I’ve heard noise of glitter IPAs gaining popularity for a while, but I never saw it as a real trend. Kind of like Dogfish Head brewing with the active ingredients in mace. It’s a gimmick, but not one with staying power that might actually lead to its adoption from other brewers. But that all changed when I read that Fort Worth’s Collective Brewing Project made a beer with 30 boxes of Peeps and a heavy dosage of “edible glitter.
Collective Brewing isn’t the first, and it surely won’t be the last to brew a beer with edible glitter, but is this really a trend people want? I get why this has become a phenomenon. It’s the perfect beer for 2018. It really pops in the Clarendon filter on Instagram. And with millennials going into debt just to become Instagram famous these days, having a shot of sparkling beer would definitely liven up the timeline. But think of the digestive repercussions. According to the FDA, edible glitter isn’t even really that edible and is basically the same stuff you’d find at an arts and crafts store. Perhaps you’ve consumed some purple ketchup in your day or tested out activated charcoal (whole different conversation). The results the day after consuming aren’t pleasant, and I for one don’t want to find out what happens when glitter interacts with my small intestine.

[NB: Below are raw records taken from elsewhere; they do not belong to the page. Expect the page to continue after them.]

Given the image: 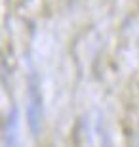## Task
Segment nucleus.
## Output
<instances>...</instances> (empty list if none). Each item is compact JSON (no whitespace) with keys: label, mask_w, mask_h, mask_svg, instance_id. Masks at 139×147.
<instances>
[{"label":"nucleus","mask_w":139,"mask_h":147,"mask_svg":"<svg viewBox=\"0 0 139 147\" xmlns=\"http://www.w3.org/2000/svg\"><path fill=\"white\" fill-rule=\"evenodd\" d=\"M27 119H29V126H31V132L34 136H38L40 132V120H42V98L38 94V88L34 84V78H32V84L29 88V105H27Z\"/></svg>","instance_id":"1"}]
</instances>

For me, glitter beer is the next iteration of that crazy fondant bakers put on their cakes in cooking shows. Yeah, it looks cool as hell, but it’s barely edible and you basically have to remove it to get to the good stuff underneath. Thankfully, some brewers are already fighting back. A group of Louisville brewers already voiced their displeasure on Twitter, and I have a feeling they won’t be the last ones to do so. Maybe I’m becoming the old man yelling at cloud meme, or maybe this is a Randy Marsh-focused South Park episode waiting to happen. You be the judge. Cheers!.
[via NBCDFW.com]
I’ve been drinking glitter beer for years.
It’s called ordering a Miller Lite at a strip club.

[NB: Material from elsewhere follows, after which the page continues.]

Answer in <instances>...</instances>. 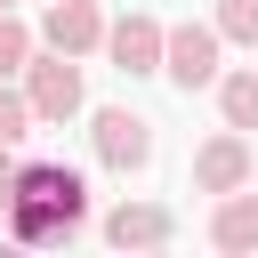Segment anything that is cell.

You can get better beer and glitter in Montreal.
Well, he is 1/4 Canadian.
It’s a CIA psy-ops tactic to incrementally increase the reflective properties of the ocean after our sewerage gets flushed into it in order to mirror more sung light around the globe to melt the polar ice caps faster and to also heat up the ionosphere to cause more severe weather patterns in order to passive aggressively depopulate the planet because we have way too many people, obv lol
Nah the suns reflection off the glitter blinds incoming ICBMs causing them to blow up over uninhabited areas like Alberta. Much more cost effective than the billions being spent on ICBM defense each year.
Someone in Cincinnati made one, and I see zero appeal in it. Also, imagine how hard it is to clean glitter off all your stuff. Now imagine how hard it is to clean it off of all of your brewing equipment, out of your kegs, out of the tap lines, off of the glasses… If you make a glitter beer, all your beer will be glitter beer.
I hope this doesn’t mean glitter poops are coming to the insta feed
Not unless you find vajazzling a turn on.
No, we do not.
No
The answer is why not? If someone wants a beer with glitter, fuck it. Let them have a beer with glitter. You never have to touch it if you don’t want to.
You speak as if you the glitter laced “next day” implications are a bad thing.